(Stored data entries)

Start of Block

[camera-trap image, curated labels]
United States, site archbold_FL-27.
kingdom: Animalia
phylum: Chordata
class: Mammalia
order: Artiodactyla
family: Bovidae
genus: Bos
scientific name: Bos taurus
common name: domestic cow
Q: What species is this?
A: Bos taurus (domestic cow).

End of Block
Start of Block

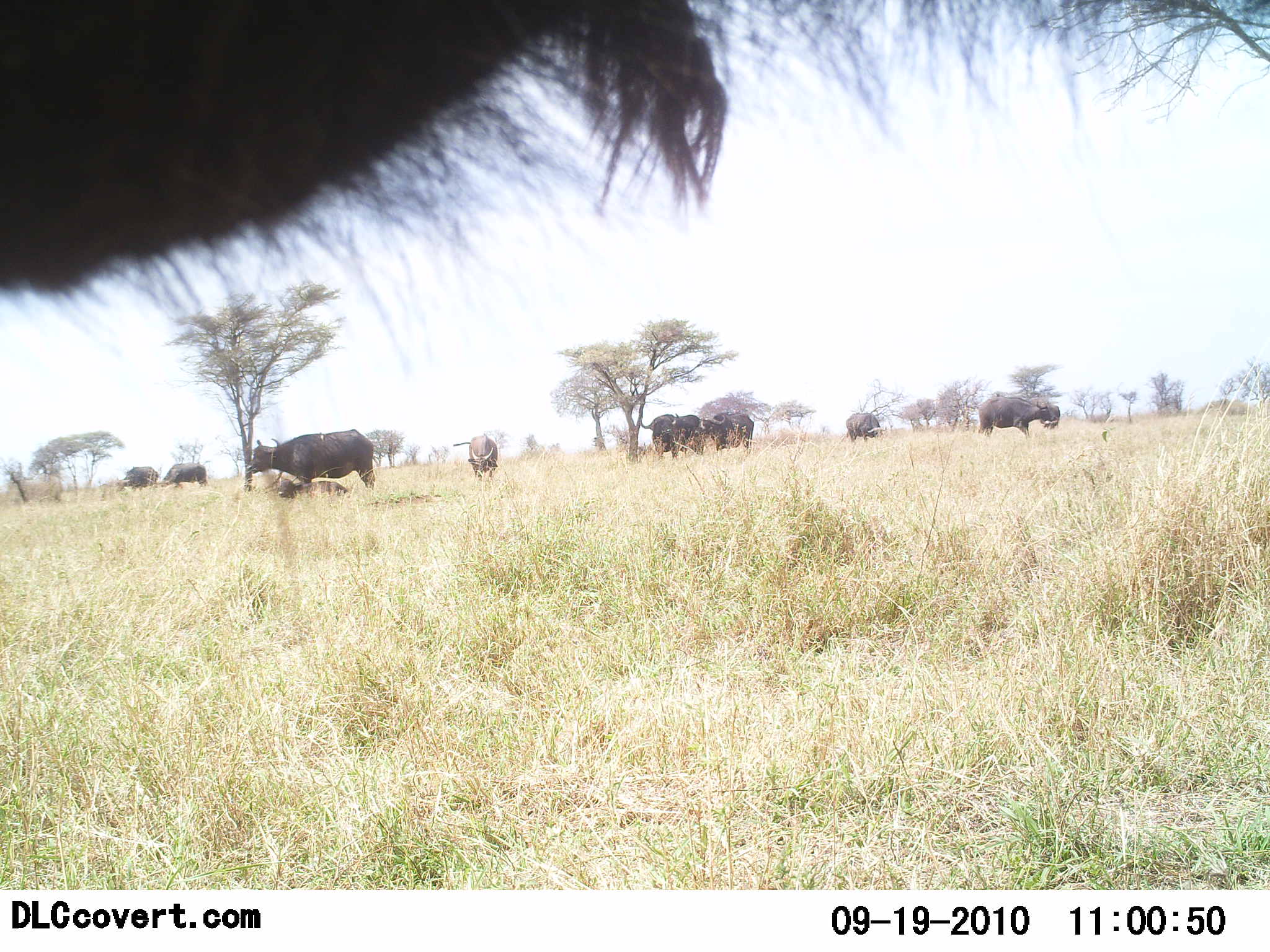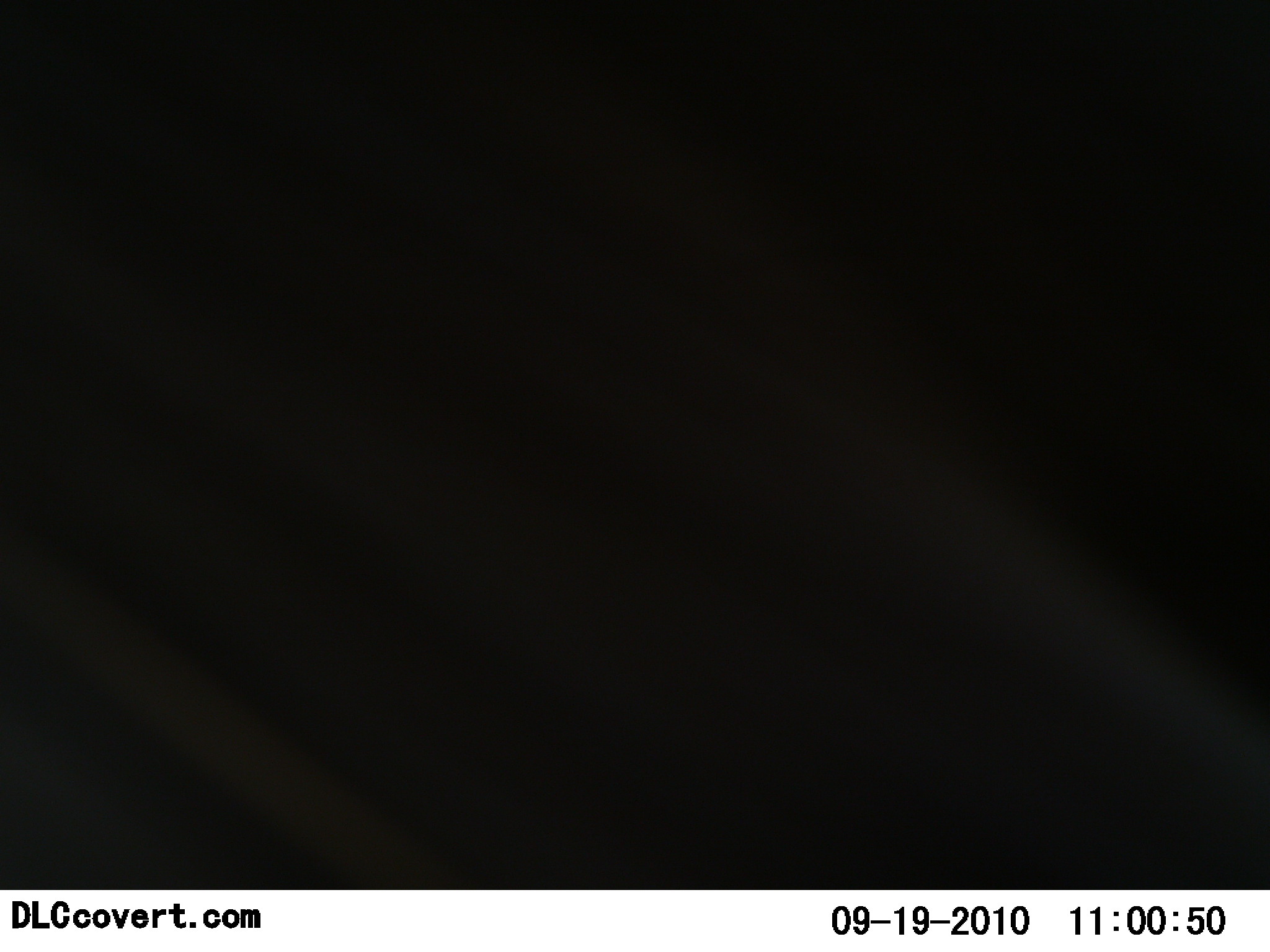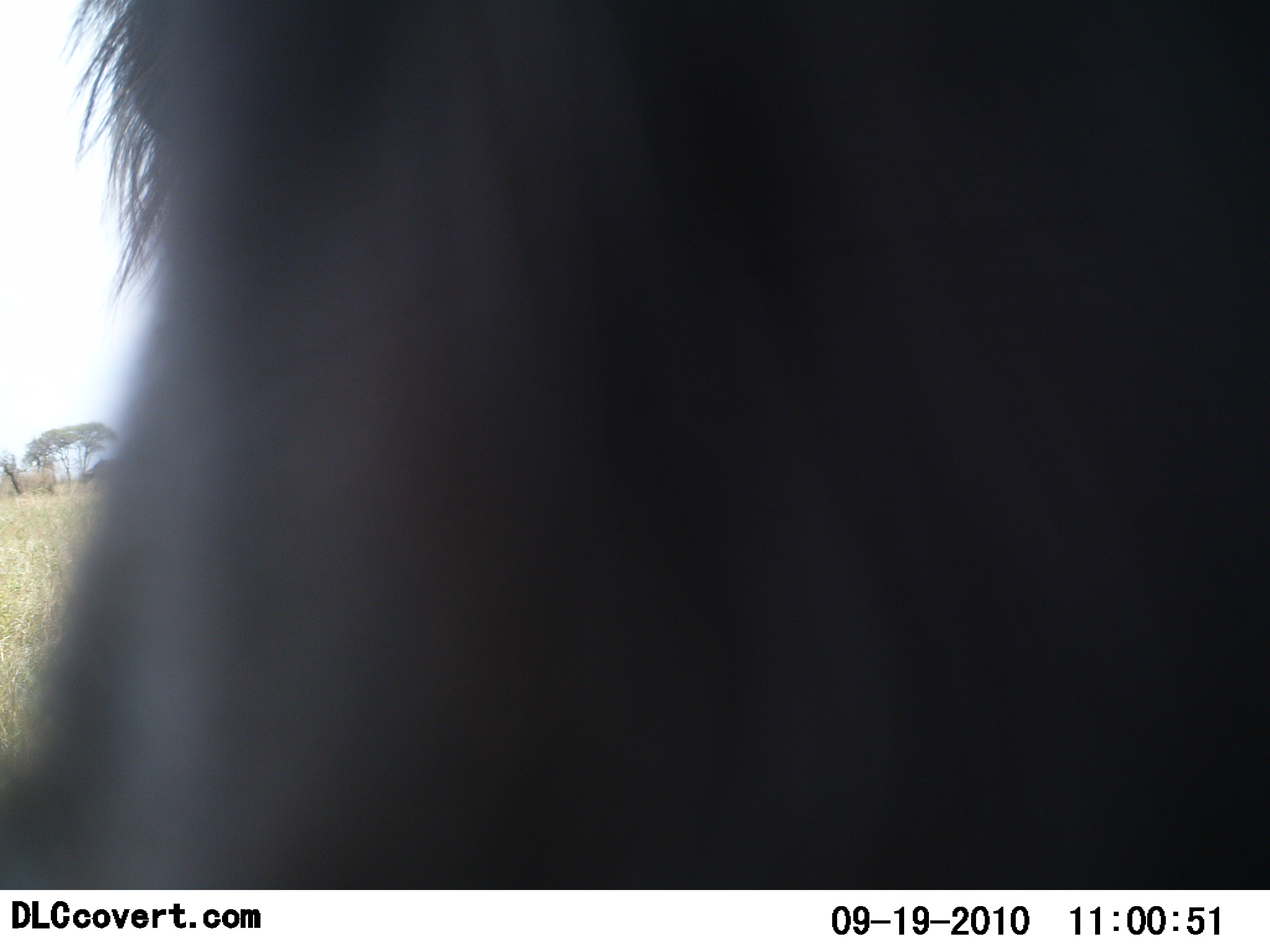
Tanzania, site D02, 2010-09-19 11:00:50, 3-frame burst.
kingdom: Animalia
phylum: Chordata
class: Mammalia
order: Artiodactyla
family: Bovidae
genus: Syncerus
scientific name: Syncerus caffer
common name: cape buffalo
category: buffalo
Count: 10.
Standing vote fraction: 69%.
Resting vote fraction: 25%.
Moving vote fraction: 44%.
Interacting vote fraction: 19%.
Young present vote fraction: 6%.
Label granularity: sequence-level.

End of Block

* [DESCRIPTION OF THE TASK] The lines above starting at the one that contains "Resting vote fraction: 25%." and ending at the one that contains "Label granularity: sequence-level." must be transcribed exactly, and no other lines may appear.

* [WRITTEN RESPONSE]
Resting vote fraction: 25%.
Moving vote fraction: 44%.
Interacting vote fraction: 19%.
Young present vote fraction: 6%.
Label granularity: sequence-level.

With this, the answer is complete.